---------- TEXT PROVIDED
The decision



Upper Tribunal
(Immigration and Asylum Chamber) Appeal Number: hu/02143/2020


THE IMMIGRATION ACTS


Heard at Field House
Decision & Reasons Promulgated
On 14 January 2022
On 7 February 2022



Before

UPPER TRIBUNAL JUDGE RINTOUL


Between

S F
(ANONYMITY DIRECTION MADE)
Appellant
and

THE SECRETARY OF STATE FOR THE HOME DEPARTMENT
Respondent


Representation:
For the Appellant: Mr A Malik, instructed by Queen’s Park Solicitors
For the Respondent: Ms Z Young, Senior Home Office Presenting Officer


DECISION AND REASONS

1. The appellant appeals with permission against a decision of First-tier Tribunal Judge Browne promulgated on 10 March 2021 refusing her human rights claim which was based on a refusal to grant her entry clearance to the United Kingdom as the child dependant of R F (“the sponsor”).

The Appellant’s Case
2. The appellant was born on 20 November 2001. She states that her mother abandoned the family unit in 2003 and that her father left the Philippines for the United Kingdom in 2013, leaving her in the care of her paternal grandparents. It is her case that her father has exercised sole responsibility for her and thus that she meets the requirements of paragraph 297(i)(e) of the Immigration Rules and/or in the alternative paragraph 297(i)(f).
--------------------
---------- RECORD LIST
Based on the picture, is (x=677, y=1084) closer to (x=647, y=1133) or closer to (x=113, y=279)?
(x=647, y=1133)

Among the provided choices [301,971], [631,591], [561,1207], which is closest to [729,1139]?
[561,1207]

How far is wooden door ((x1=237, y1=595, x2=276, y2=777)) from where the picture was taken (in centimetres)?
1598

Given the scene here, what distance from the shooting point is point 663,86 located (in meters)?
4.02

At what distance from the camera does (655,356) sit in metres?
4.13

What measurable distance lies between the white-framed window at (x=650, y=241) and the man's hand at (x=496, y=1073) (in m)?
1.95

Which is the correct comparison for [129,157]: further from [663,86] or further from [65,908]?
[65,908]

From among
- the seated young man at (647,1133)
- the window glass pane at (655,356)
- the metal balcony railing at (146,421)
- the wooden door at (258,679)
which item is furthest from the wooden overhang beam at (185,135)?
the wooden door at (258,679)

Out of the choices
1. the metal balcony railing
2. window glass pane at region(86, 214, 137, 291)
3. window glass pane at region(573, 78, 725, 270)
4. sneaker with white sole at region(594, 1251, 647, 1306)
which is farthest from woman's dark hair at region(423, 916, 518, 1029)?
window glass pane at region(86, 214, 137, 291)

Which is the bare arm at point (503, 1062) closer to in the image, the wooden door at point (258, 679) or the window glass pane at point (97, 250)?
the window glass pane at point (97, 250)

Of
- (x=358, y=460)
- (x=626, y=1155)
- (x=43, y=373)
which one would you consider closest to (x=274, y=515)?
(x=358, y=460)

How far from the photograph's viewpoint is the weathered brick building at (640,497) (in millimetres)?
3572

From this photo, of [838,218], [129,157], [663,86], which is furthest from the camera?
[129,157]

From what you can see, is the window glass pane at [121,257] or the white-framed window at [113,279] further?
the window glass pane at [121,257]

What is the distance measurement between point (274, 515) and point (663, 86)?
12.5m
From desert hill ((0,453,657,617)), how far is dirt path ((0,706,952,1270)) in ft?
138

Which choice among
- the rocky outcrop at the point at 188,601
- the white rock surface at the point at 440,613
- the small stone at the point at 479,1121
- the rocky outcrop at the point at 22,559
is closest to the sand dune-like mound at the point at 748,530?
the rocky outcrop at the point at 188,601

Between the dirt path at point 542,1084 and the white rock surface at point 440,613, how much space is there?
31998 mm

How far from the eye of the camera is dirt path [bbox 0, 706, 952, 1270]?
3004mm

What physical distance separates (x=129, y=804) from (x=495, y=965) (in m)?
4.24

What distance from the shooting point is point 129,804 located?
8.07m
--------------------
» SHORT TASK
Answer these questions from the tribunal decision:
1. Where was the appeal heard?
2. On what date was the appellant born?
3. From which country did the appellant's father leave for the United Kingdom in 2013?

» RESPONSE TO THE EXERCISE
1. Field House
2. 20 November 2001
3. The Philippines